▶ [AIM OF THE EXERCISE]:
Write out each record below exactly as it appears, with no pictures.
* Start INPUT DATA *
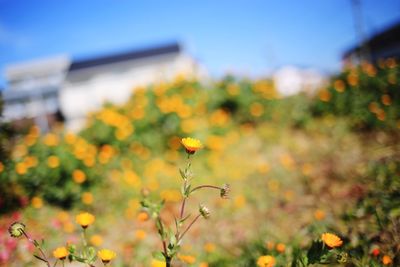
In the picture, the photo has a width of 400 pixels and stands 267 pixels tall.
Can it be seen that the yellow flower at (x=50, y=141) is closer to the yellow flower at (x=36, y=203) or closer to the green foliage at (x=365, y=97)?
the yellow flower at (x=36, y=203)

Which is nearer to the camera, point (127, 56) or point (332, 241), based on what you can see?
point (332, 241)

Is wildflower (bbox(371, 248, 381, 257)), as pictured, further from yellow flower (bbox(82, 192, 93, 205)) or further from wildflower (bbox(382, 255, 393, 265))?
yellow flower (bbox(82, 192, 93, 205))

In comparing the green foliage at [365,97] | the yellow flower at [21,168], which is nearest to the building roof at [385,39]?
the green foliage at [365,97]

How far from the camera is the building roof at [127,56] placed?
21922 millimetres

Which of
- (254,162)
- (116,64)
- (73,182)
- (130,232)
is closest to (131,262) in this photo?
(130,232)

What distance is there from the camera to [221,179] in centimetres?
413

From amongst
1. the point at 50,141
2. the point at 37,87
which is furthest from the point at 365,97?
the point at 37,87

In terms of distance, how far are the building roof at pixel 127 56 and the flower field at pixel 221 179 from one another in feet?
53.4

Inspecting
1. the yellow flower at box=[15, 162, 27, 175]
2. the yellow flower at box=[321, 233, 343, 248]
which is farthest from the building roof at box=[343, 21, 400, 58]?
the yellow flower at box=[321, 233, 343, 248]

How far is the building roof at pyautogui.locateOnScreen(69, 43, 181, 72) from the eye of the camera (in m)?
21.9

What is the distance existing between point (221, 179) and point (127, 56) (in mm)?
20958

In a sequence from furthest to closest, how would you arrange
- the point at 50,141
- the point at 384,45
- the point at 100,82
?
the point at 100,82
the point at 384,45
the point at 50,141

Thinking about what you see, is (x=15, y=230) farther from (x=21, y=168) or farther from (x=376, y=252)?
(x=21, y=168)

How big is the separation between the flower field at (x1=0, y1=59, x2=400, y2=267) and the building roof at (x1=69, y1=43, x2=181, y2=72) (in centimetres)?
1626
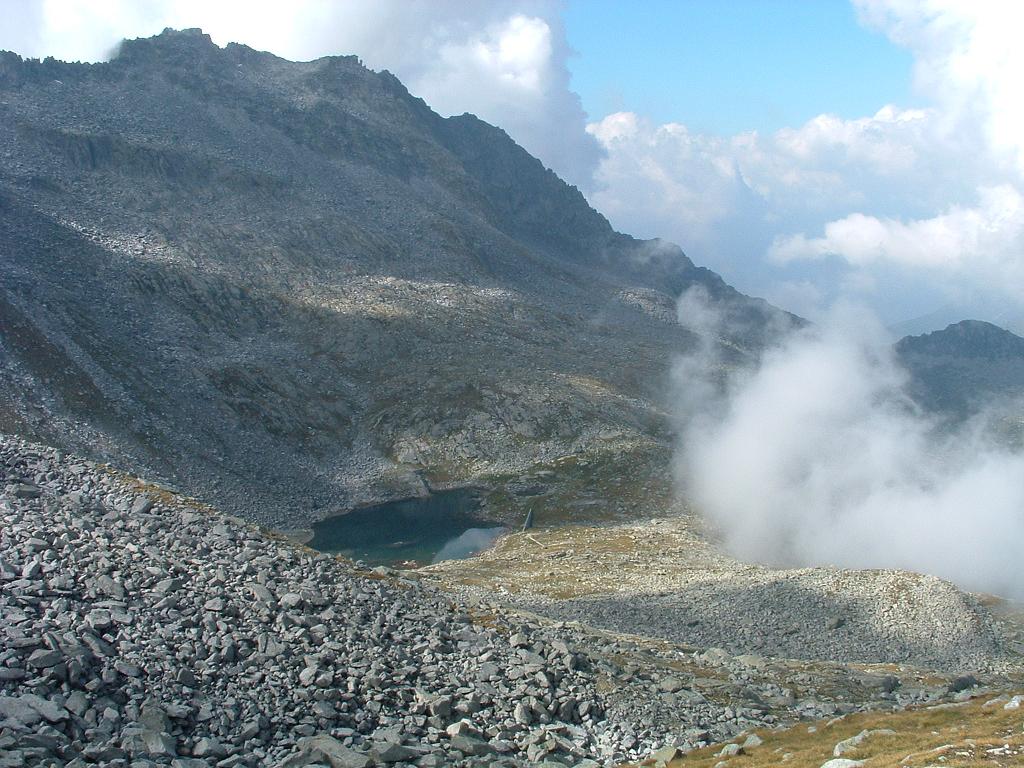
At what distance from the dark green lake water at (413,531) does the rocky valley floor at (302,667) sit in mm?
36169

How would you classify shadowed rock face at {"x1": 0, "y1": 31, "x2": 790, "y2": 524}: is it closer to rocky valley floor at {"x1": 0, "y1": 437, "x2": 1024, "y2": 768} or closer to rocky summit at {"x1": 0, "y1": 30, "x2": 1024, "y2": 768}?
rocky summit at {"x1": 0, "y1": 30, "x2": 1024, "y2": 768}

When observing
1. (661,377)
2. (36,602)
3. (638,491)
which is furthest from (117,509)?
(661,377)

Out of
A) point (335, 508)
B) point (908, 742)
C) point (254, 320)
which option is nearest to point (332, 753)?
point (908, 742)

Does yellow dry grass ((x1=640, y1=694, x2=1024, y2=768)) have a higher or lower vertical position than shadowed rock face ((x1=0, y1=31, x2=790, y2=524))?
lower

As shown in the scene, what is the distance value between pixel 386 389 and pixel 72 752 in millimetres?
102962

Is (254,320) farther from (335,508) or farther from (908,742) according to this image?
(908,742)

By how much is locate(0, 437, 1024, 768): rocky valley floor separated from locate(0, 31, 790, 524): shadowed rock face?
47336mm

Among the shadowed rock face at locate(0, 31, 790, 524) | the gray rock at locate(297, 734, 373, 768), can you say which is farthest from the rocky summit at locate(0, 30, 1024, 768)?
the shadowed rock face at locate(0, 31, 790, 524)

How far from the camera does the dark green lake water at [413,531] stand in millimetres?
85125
* End INPUT DATA *
▶ [RESPONSE]:
In the picture, the photo has a width of 400 pixels and stands 267 pixels tall.
Can it be seen that the yellow flower at (x=50, y=141) is closer to the yellow flower at (x=36, y=203) or closer to the green foliage at (x=365, y=97)?
the yellow flower at (x=36, y=203)

Which is nearer to the camera, point (127, 56) or point (332, 241), based on what you can see?
point (332, 241)

Is wildflower (bbox(371, 248, 381, 257)), as pictured, further from yellow flower (bbox(82, 192, 93, 205)) or further from wildflower (bbox(382, 255, 393, 265))?
yellow flower (bbox(82, 192, 93, 205))

In comparing the green foliage at [365,97] | the yellow flower at [21,168], which is nearest to the building roof at [385,39]?
the green foliage at [365,97]

How far from the camera is the building roof at [127,56] placed?
21922 millimetres

Which of
- (254,162)
- (116,64)
- (73,182)
- (130,232)
is closest to (131,262) in this photo?
(130,232)

What distance is there from the camera to [221,179] in centimetres?
413

From amongst
1. the point at 50,141
2. the point at 37,87
which is furthest from the point at 365,97?
the point at 37,87

In terms of distance, how far are the building roof at pixel 127 56 and the flower field at pixel 221 179 from one another in feet?
53.4

Inspecting
1. the yellow flower at box=[15, 162, 27, 175]
2. the yellow flower at box=[321, 233, 343, 248]
which is farthest from the building roof at box=[343, 21, 400, 58]?
the yellow flower at box=[321, 233, 343, 248]

How far is the building roof at pyautogui.locateOnScreen(69, 43, 181, 72) from the eye of the camera (in m)?
21.9

What is the distance existing between point (221, 179) and point (127, 56) (in mm)?
20958

In a sequence from furthest to closest, how would you arrange
- the point at 50,141
- the point at 384,45
- the point at 100,82
?
the point at 100,82
the point at 384,45
the point at 50,141

Thinking about what you see, is (x=15, y=230) farther from (x=21, y=168) or farther from (x=376, y=252)?
(x=21, y=168)

How big is the separation between the flower field at (x1=0, y1=59, x2=400, y2=267) and the building roof at (x1=69, y1=43, x2=181, y2=72) (in centimetres)?
1626
At what distance from the dark green lake water at (413,531) does the rocky valley floor at (302,667) sit in mm?
36169

How would you classify shadowed rock face at {"x1": 0, "y1": 31, "x2": 790, "y2": 524}: is it closer to rocky valley floor at {"x1": 0, "y1": 437, "x2": 1024, "y2": 768} or closer to rocky summit at {"x1": 0, "y1": 30, "x2": 1024, "y2": 768}?
rocky summit at {"x1": 0, "y1": 30, "x2": 1024, "y2": 768}

When observing
1. (661,377)
2. (36,602)
3. (638,491)
which is furthest from (117,509)?
(661,377)

Out of
A) point (335, 508)
B) point (908, 742)
C) point (254, 320)
which option is nearest to point (332, 753)?
point (908, 742)

Does yellow dry grass ((x1=640, y1=694, x2=1024, y2=768)) have a higher or lower vertical position than shadowed rock face ((x1=0, y1=31, x2=790, y2=524))?
lower

As shown in the scene, what is the distance value between pixel 386 389 and pixel 72 752 in millimetres?
102962

Is (254,320) farther from (335,508) or farther from (908,742) according to this image?
(908,742)

By how much is locate(0, 437, 1024, 768): rocky valley floor separated from locate(0, 31, 790, 524): shadowed rock face?
47336mm

Among the shadowed rock face at locate(0, 31, 790, 524) | the gray rock at locate(297, 734, 373, 768), can you say which is farthest from the rocky summit at locate(0, 30, 1024, 768)?
the shadowed rock face at locate(0, 31, 790, 524)

How far from the camera does the dark green lake water at [413,531] stand in millimetres?
85125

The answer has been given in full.